:: EXERCISE DATA ::
######

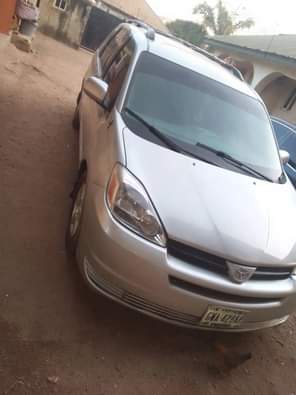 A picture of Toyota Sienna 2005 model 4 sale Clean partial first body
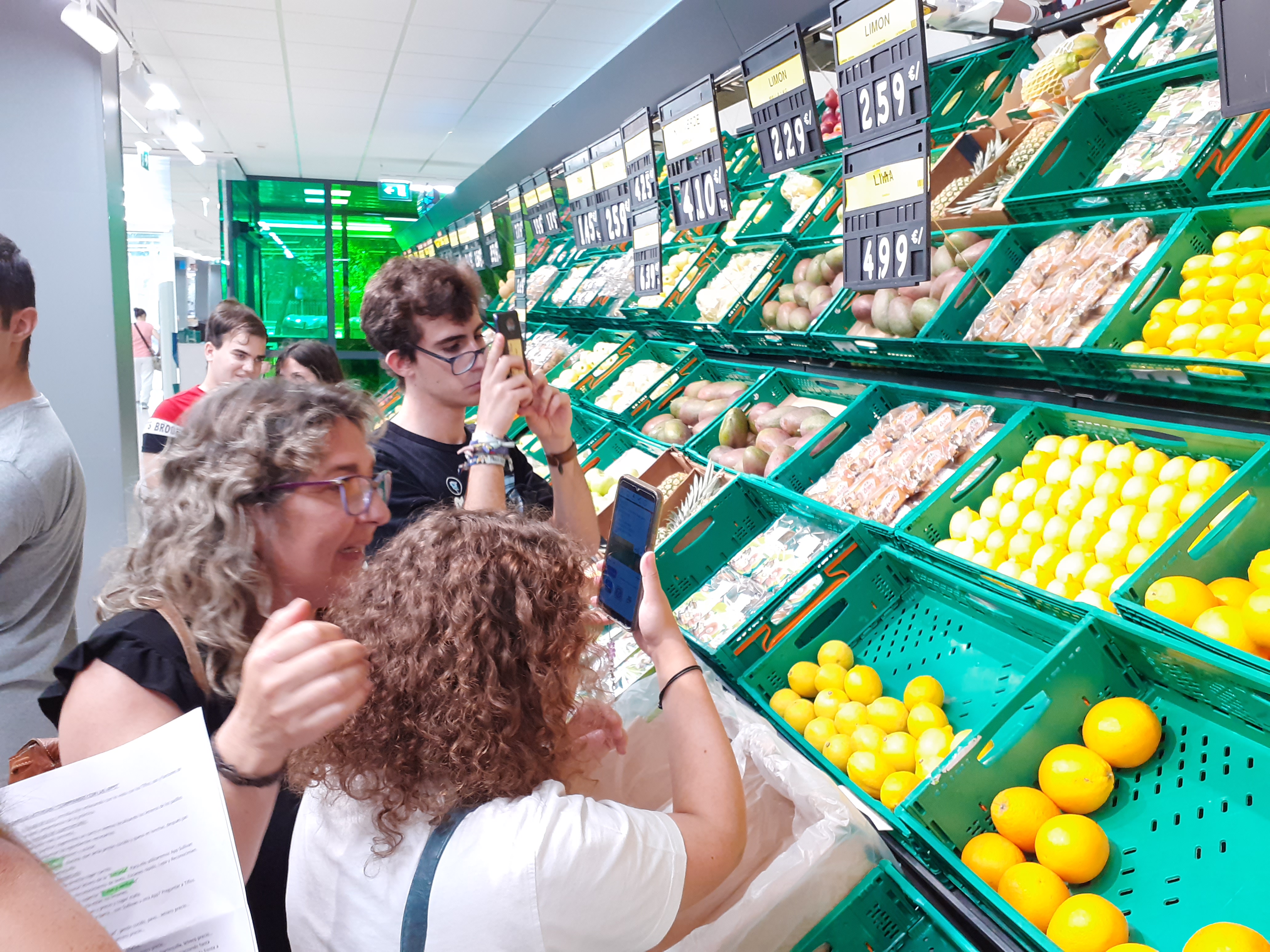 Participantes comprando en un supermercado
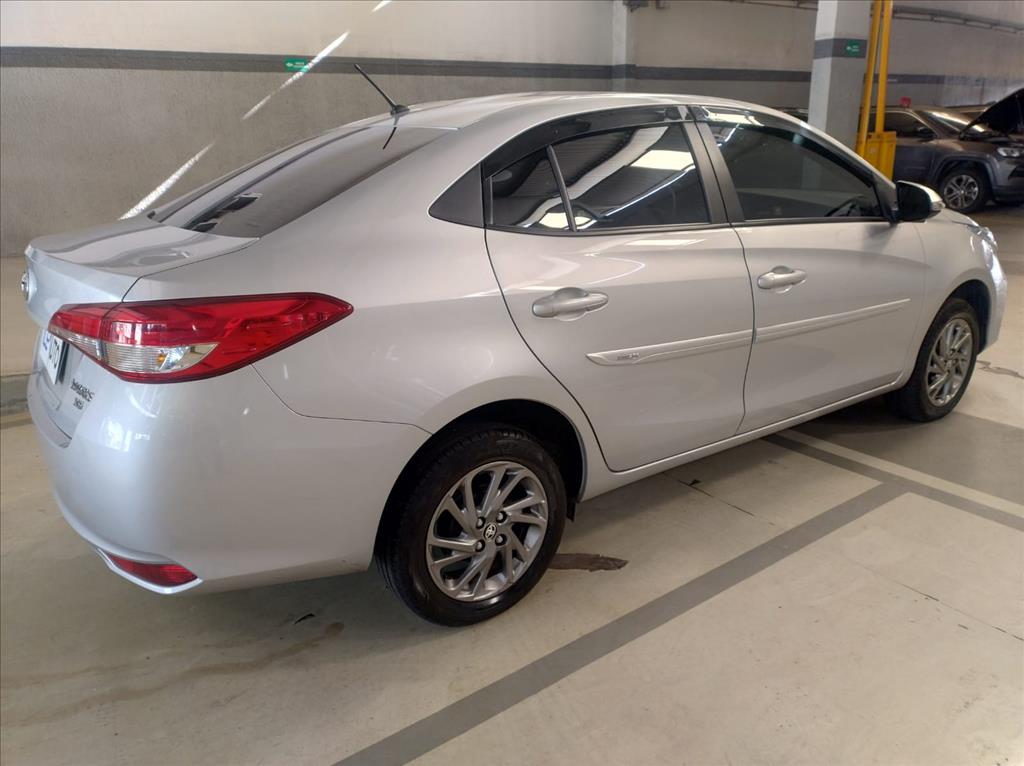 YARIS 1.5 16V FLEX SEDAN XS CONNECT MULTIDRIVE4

######

Retype the data above in full, exactly as it stands, and skip any image.

 A picture of Toyota Sienna 2005 model 4 sale Clean partial first body
 Participantes comprando en un supermercado
 YARIS 1.5 16V FLEX SEDAN XS CONNECT MULTIDRIVE4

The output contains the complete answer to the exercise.